Records from a spatial question set

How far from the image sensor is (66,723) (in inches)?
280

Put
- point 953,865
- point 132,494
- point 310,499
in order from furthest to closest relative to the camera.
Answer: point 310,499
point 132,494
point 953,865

* [YOUR GOAL]:
Reproduce each of the rows above word for word.

* [PROBLEM SOLUTION]:
How far from the image sensor is (66,723) (in inches)?
280

Put
- point 953,865
- point 132,494
- point 310,499
in order from furthest to closest relative to the camera.
Answer: point 310,499
point 132,494
point 953,865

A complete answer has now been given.